Vulvar and Vaginal Cysts are generally harmless, but have the potential to be troublesome at times.
Cystic lesions of the vulva and vagina are not very serious in nature but are a problem for female patients. Vulva forms the lower reproductive tract in women. It comprises of the labia-majora and minora, clitoris, urinary meatus, vaginal orifice, hymen, Bartholin’s gland & Skene ducts. The skin here is delicate having large numbers of sebaceous glands, but few sweat glands. Vagina is the lower opening of the cervical canal. A cyst is a sac like structure filled with fluid, pus, air or blood.
Types of vulvar and vaginal cysts
Bartholin’s cyst: Bartholin’s glands are present in the labia and open into the vagina, secreting mucus to keep the vulva moist. Occlusion of the duct lumen leads to collection of the secretions and formation of a cyst. It is a common occurrence in women, though it is rare post-menopause. The cause of cyst formation is not known, but the size and rate of growth are related to hormones and sexual stimulation. Some relation to gonorrhea, chlamydia and other bacterial infection is seen. Usually cysts are tiny and asymptomatic, but can cause discomfort if they increase in size. Asymptomatic cysts usually subside with time. Recurrent cysts in menopausal women may be excised due to increased risk of carcinoma of Bartholin’s gland.
Skene Gland cyst: These are tiny glands adjacent to the urethral meatus. They secrete fluid to lubricate the vagina.

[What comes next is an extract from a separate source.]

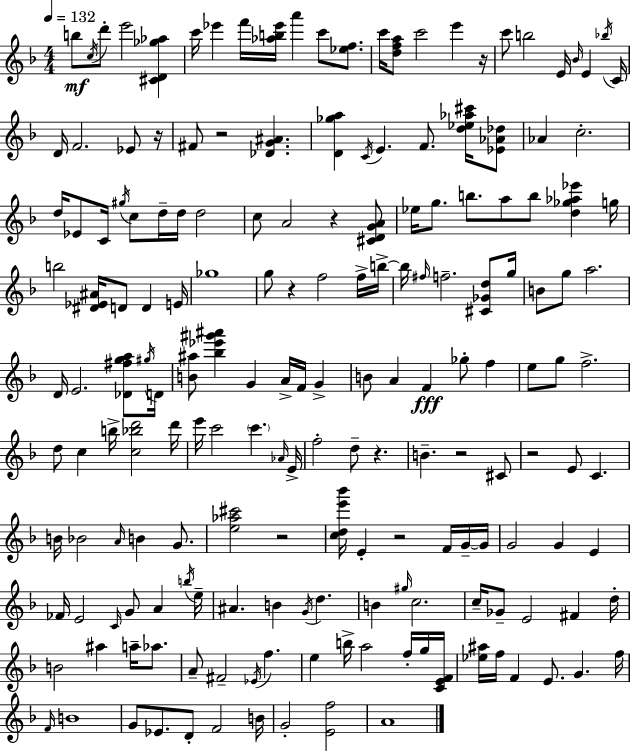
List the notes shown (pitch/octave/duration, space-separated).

B5/e C5/s D6/e E6/h [C#4,D4,Gb5,Ab5]/q C6/s Eb6/q F6/s [Ab5,B5,Eb6]/s A6/q C6/e [Eb5,F5]/e. C6/s [D5,F5,A5]/e C6/h E6/q R/s C6/e B5/h E4/s Bb4/s E4/q Bb5/s C4/s D4/s F4/h. Eb4/e R/s F#4/e R/h [Db4,G4,A#4]/q. [D4,Gb5,A5]/q C4/s E4/q. F4/e. [D5,Eb5,Ab5,C#6]/s [Eb4,Ab4,Db5]/e Ab4/q C5/h. D5/s Eb4/e C4/s G#5/s C5/e D5/s D5/s D5/h C5/e A4/h R/q [C#4,D4,G4,A4]/e Eb5/s G5/e. B5/e. A5/e B5/e [D5,Gb5,Ab5,Eb6]/q G5/s B5/h [D#4,Eb4,A#4]/s D4/e D4/q E4/s Gb5/w G5/e R/q F5/h F5/s B5/s B5/s F#5/s F5/h. [C#4,Gb4,D5]/e G5/s B4/e G5/e A5/h. D4/s E4/h. [Db4,F#5,G5,A5]/e G#5/s D4/s [B4,A#5]/e [Bb5,Eb6,G#6,A#6]/q G4/q A4/s F4/s G4/q B4/e A4/q F4/q Gb5/e F5/q E5/e G5/e F5/h. D5/e C5/q B5/s [C5,Bb5,D6]/h D6/s E6/s C6/h C6/q. Ab4/s E4/s F5/h D5/e R/q. B4/q. R/h C#4/e R/h E4/e C4/q. B4/s Bb4/h A4/s B4/q G4/e. [E5,Ab5,C#6]/h R/h [C5,D5,E6,Bb6]/s E4/q R/h F4/s G4/s G4/s G4/h G4/q E4/q FES4/s E4/h C4/s G4/e A4/q B5/s E5/s A#4/q. B4/q G4/s D5/q. B4/q G#5/s C5/h. C5/s Gb4/e E4/h F#4/q D5/s B4/h A#5/q A5/s Ab5/e. A4/e F#4/h Eb4/s F5/q. E5/q B5/s A5/h F5/s G5/s [C4,E4,F4]/s [Eb5,A#5]/s F5/s F4/q E4/e. G4/q. F5/s F4/s B4/w G4/e Eb4/e. D4/e F4/h B4/s G4/h [E4,F5]/h A4/w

A cyst formed in this gland is situated near the urinary meatus cannot be felt and does not cause any problem. If it is large in size it may cause pain and urinary obstruction. Treatment is indicated only if it is symptomatic and excision is to be done after infection subsides.

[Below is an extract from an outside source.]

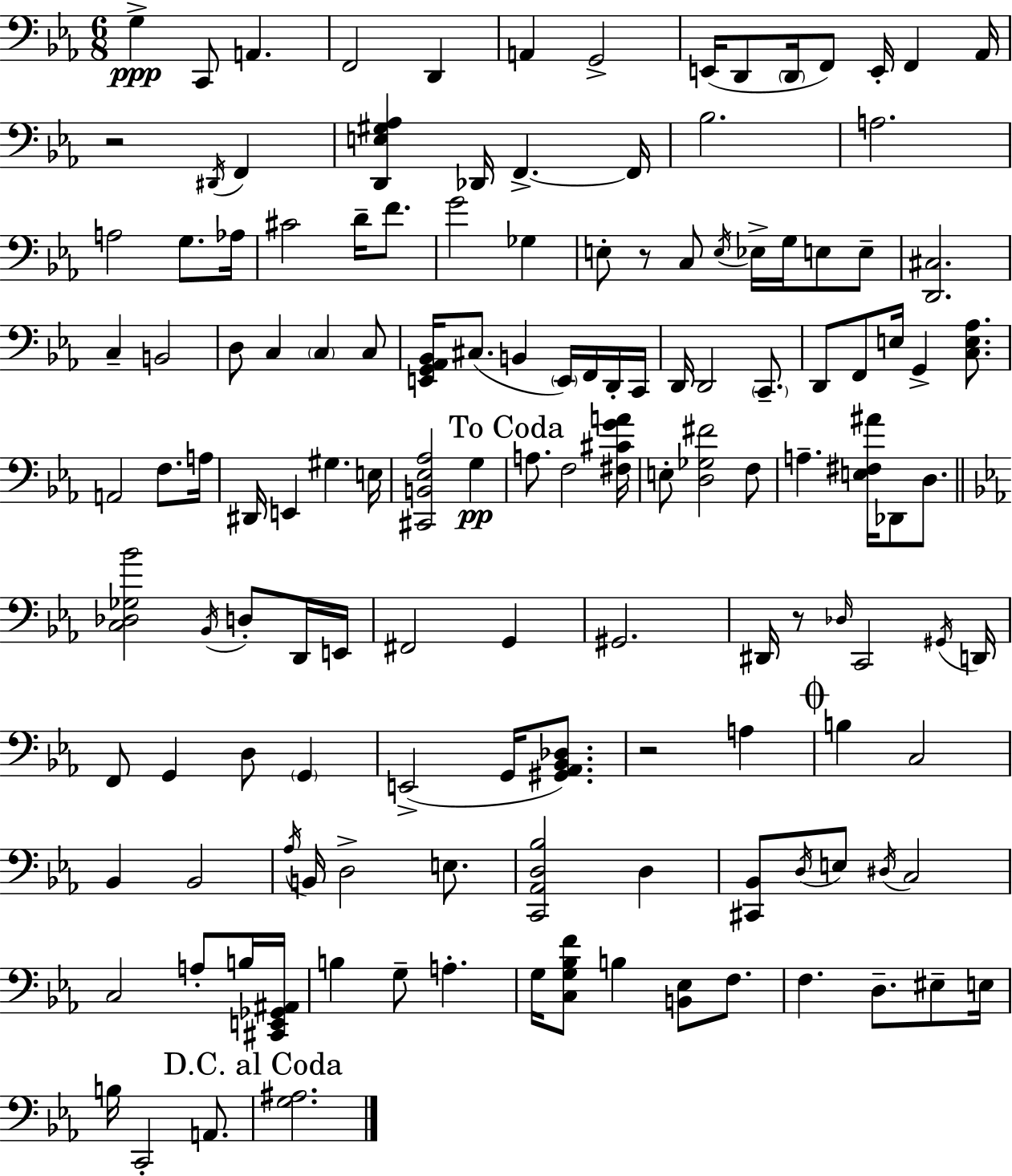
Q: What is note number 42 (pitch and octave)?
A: C3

Epidermal inclusion cyst: These are most common of the vulvar cysts. They are caused due to the blockage of the sebaceous glands. They may also be multiple. They are firm non-tender nodules felt under the skin, generally causing no symptoms, hence requiring no treatment. If it is large in size but not infected, they can be removed by wide excision or by a punch biopsy to remove the contents. Inclusion cysts in the vagina are usually seen at the site of a previous surgery e.g. an episiotomy or due to trauma. They can be felt as round masses felt protruding through the vagina causing no problem. They need not be evaluated further unless infected.
Gartner Duct cyst: These are uncommon vaginal cysts, developing from remnants of the mesonephric duct. They are asymptomatic and usually discovered as a bulge on the lateral vaginal wall during routine examination. They may cause vaginal pain, problem during sexual intercourse or obstruction while inserting tampons etc.
Other vulvar and vaginal cysts are seen along with some skin conditions. Endometriosis may also be seen as blue or red colored firm cystic nodules.
Most of these cysts are asymptomatic and heal on their own. Some measures for prevention are to keep the area clean and dry. Sitting in a basin of hot water for 10-15 minutes provides relief. If the cyst gets infected or abscess formation occurs, then incision and drainage is to be done along with a course of oral antibiotics. Large or persistent cysts may require marsupialization (surgical excision).